The benefits of solar may not be immediate, but they are very real. Saint Lucia’s new farm is expected to contribute 15m units of electricity a year. While this amounts to just 1.3 per cent of the current output from LUCELEC’s Cul De Sac power plant, it will make the system more resilient against a single point of failure. In addition, it is forecast to cut Saint Lucia’s fuel bill by around 300,000 gallons a year. A welcome statistic for a small island nation vulnerable to climate change and heavily reliant on diesel.
“Renewable energies are a major component in moving away from fossil fuels as much as possible,” says Louisy. “It is very important for us to be leaders in making that transition away from practices we have had in the past that may be contributing to climate change. This is an initiative that we as a company, and as a country, need to embrace.”
A BETTER WAY
Solar is just one piece of the puzzle for Saint Lucia. In 2016, the government and LUCELEC drew up a National Energy Transition Strategy (NETS) which determined that the country’s energy needs are best met through a combination of power sources. A diversified portfolio of solar, wind and diesel was considered optimal in helping Saint Lucia reach its goal of 35 per cent renewable energy penetration by 2020.

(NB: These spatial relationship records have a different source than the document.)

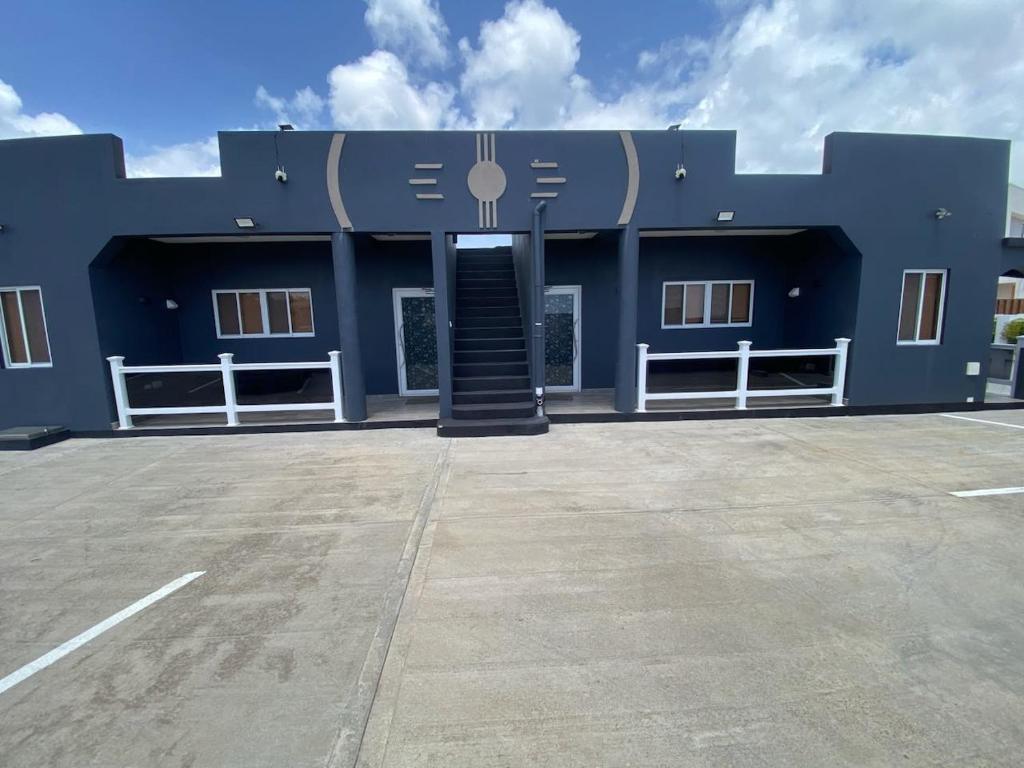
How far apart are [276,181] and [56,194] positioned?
3056 mm

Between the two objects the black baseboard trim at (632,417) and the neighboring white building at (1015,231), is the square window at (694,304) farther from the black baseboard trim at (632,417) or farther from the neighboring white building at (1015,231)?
the neighboring white building at (1015,231)

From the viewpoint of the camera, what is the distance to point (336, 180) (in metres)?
6.56

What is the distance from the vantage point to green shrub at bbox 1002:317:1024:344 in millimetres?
13105

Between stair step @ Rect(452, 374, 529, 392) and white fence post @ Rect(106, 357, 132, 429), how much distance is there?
16.5 ft

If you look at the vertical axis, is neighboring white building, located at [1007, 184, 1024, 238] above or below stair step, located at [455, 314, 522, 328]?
above

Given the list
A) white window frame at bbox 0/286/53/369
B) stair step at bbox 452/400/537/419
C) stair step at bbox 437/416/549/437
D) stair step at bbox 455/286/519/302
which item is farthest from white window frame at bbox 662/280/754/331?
white window frame at bbox 0/286/53/369

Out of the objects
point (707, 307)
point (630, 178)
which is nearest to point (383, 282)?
point (630, 178)

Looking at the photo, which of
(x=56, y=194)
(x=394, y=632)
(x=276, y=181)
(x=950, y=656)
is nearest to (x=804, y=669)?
(x=950, y=656)

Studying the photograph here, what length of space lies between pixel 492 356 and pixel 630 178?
3.58 m

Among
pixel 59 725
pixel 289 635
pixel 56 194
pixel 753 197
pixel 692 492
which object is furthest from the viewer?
pixel 753 197

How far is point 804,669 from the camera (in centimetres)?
224

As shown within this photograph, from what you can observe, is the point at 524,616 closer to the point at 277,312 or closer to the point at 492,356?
the point at 492,356

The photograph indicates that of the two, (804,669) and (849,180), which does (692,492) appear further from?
(849,180)

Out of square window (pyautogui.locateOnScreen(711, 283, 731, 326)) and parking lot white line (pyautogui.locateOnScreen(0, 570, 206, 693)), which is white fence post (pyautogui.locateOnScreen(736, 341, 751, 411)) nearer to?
square window (pyautogui.locateOnScreen(711, 283, 731, 326))
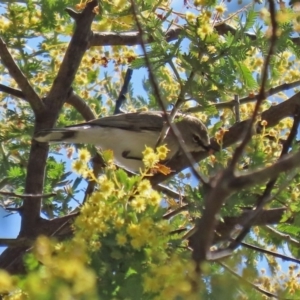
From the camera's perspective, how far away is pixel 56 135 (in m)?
5.62

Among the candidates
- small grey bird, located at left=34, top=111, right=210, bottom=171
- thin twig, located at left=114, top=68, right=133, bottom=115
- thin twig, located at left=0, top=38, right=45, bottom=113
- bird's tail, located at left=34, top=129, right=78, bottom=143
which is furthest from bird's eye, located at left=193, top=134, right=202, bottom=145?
thin twig, located at left=0, top=38, right=45, bottom=113

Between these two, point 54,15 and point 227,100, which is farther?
point 227,100

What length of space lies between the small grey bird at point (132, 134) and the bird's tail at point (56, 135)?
4cm

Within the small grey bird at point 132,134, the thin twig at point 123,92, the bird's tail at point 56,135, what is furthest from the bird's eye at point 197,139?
the bird's tail at point 56,135

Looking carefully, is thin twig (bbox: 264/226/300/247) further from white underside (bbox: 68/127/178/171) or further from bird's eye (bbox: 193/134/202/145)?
white underside (bbox: 68/127/178/171)

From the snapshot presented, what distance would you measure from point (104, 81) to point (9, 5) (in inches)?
73.4

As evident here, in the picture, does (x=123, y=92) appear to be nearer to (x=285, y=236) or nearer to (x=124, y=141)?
(x=124, y=141)

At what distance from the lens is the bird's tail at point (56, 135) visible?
5238mm

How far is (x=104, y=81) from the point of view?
6738mm

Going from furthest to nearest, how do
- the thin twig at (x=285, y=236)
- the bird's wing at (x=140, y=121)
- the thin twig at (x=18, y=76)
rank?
the bird's wing at (x=140, y=121) → the thin twig at (x=18, y=76) → the thin twig at (x=285, y=236)

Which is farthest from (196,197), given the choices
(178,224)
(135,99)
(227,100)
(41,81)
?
(135,99)

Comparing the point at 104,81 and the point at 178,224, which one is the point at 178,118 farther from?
the point at 104,81

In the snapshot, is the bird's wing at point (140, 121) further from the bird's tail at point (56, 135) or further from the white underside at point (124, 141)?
the bird's tail at point (56, 135)

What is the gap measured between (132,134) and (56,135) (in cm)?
133
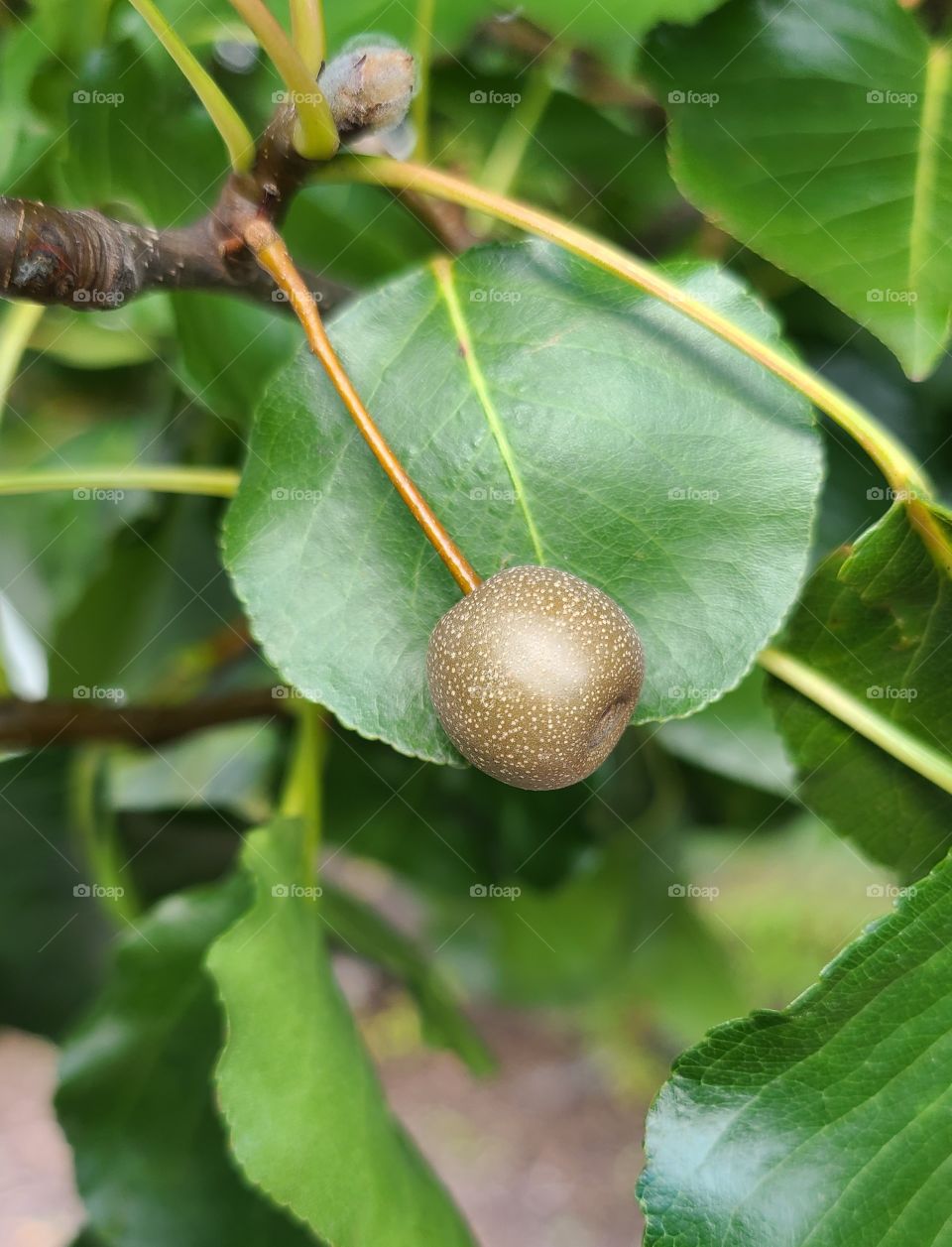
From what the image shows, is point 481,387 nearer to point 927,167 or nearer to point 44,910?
point 927,167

Such collaboration between a utility company and government is unusual in the region, and another way in which Saint Lucia is spearheading change. Torbert, who assisted both parties in drawing up the NETS, says he was impressed at the level of dialogue. “We really recognize the straightforward leadership from both the government and LUCELEC. They brought their own unique perspectives to the table and worked through a whole bunch of challenges to bring about a successful result.”
Louisy believes this fruitful partnership came about because everyone involved understood the gravity of the issues and had a common goal. “We are not always on the same page as government but we noted the need to ensure that the activities we undertake at this point are going to be sustainable, and will improve the quality of life of the people in Saint Lucia and, by extension, the entire region.”
It is hoped that other Caribbean countries will follow suit, especially in the aftermath of hurricanes Irma and Maria which highlighted the severe vulnerabilities in the Eastern Caribbean’s power grid systems. “There is a lot of interest [in solar power], especially after the hurricanes,” says Torbert. “There’s a long rebuilding time to think about solar and other renewable resources.”
At present, other small island nations such as Aruba, St. Vincent and Turks & Caicos are considering similar solar projects. Torbert says: “Saint Lucia’s solar farm project points to a better way for the whole region and a lot of folks are standing up to take notice.”